L’autore dedica vasta parte del libro, forse la più interessante, a illustrare al lettore le gioie dei tanti sali da cucina che da qualche anno si trovano con facilità nei negozi gourmet. Ed ecco cosa ci racconta, tra le altre cose, sul sale rosa dell’Himalaia: «Possiede un sapore delicato che non copre i cibi poiché ha scarso contenuto di cloruro di sodio e di iodio, non provoca ritenzione idrica come altri sali e soprattutto sembra non determinare rischio di ipertensione. Il suo gusto morbido e poco aggressivo non ostacola i processi di assorbimento intestinale dei cibi. Inoltre sembra influire poco sulla funzionalità renale e sui processi di invecchiamento, e sul riassorbimento osseo». Mica male.
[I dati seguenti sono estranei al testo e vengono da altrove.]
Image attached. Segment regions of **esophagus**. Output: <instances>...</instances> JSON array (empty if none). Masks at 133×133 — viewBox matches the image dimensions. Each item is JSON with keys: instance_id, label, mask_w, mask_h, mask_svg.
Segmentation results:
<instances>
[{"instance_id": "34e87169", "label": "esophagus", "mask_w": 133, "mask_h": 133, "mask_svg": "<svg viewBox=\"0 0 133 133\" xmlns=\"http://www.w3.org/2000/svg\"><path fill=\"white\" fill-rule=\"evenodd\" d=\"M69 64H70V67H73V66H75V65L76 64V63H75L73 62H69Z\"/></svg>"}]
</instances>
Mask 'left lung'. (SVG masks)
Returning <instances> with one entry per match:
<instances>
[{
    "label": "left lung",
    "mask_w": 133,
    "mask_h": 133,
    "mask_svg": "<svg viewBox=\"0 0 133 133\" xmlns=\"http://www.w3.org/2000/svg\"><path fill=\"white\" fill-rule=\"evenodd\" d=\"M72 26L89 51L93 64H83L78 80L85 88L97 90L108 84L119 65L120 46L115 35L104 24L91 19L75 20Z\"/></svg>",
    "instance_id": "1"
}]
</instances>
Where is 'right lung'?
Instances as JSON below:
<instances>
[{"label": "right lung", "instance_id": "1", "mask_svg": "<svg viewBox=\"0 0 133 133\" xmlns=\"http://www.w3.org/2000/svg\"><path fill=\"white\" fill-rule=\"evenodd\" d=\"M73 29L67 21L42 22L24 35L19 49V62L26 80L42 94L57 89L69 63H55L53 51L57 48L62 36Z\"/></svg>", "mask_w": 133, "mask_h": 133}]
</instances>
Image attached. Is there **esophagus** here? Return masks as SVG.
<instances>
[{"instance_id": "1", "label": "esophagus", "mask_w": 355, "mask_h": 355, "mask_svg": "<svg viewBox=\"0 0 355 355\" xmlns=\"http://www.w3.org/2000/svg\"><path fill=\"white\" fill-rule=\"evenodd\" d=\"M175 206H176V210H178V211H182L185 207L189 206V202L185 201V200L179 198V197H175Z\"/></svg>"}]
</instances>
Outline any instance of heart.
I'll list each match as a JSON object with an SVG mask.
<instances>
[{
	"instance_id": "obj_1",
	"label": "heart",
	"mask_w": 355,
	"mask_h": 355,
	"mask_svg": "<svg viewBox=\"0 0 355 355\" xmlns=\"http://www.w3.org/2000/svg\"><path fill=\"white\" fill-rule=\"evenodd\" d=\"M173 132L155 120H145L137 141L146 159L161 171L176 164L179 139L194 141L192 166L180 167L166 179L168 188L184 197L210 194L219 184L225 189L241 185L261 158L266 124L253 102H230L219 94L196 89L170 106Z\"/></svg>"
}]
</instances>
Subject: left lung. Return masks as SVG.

Apprendiamo anche altre notizie sui sali famosi: il sale dolce di Cervia si chiama così perché la raffinazione lo priva di retrogusti amari, mentre il fleur de sel di Guerande (Bretagna) è indicato anche in caso di ipertensione, perché povero di sodio e ricco, invece, di altri minerali, come il potassio. È proprio vero: non esiste il sale, esistono i sali. E prendendone pochi ma buoni, si può vivere senza farne a meno.